About this exercise: The answer must be every line below that holds the word "common".

Saved entries
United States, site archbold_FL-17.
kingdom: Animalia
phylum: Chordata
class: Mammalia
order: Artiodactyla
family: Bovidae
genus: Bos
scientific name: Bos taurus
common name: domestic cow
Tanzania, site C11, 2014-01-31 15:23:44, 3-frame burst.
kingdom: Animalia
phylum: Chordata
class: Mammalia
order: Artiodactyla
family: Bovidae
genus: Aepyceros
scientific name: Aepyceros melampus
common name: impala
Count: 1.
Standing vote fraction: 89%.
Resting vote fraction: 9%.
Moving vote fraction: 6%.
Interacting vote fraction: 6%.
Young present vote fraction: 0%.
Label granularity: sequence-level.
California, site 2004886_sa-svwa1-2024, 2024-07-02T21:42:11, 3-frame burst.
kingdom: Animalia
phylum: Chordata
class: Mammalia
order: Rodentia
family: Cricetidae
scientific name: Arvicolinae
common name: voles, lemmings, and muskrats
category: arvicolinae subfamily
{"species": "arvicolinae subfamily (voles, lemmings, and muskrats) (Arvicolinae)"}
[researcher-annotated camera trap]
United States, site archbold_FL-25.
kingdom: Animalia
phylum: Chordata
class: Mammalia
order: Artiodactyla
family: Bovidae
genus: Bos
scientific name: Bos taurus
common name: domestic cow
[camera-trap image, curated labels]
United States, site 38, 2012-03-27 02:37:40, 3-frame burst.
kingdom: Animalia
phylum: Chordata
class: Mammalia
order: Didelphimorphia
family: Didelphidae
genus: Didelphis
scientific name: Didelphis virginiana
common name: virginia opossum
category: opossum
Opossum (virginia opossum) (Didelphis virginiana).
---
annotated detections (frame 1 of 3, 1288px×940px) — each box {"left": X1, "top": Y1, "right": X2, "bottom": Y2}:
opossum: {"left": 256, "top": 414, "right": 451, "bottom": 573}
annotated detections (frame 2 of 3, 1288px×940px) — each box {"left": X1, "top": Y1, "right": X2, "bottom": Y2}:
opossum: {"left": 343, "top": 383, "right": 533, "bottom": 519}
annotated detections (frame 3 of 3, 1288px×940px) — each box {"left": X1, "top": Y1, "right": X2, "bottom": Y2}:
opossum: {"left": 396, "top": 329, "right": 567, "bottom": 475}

Response to the task:
common name: domestic cow
common name: impala
common name: voles, lemmings, and muskrats
common name: domestic cow
common name: virginia opossum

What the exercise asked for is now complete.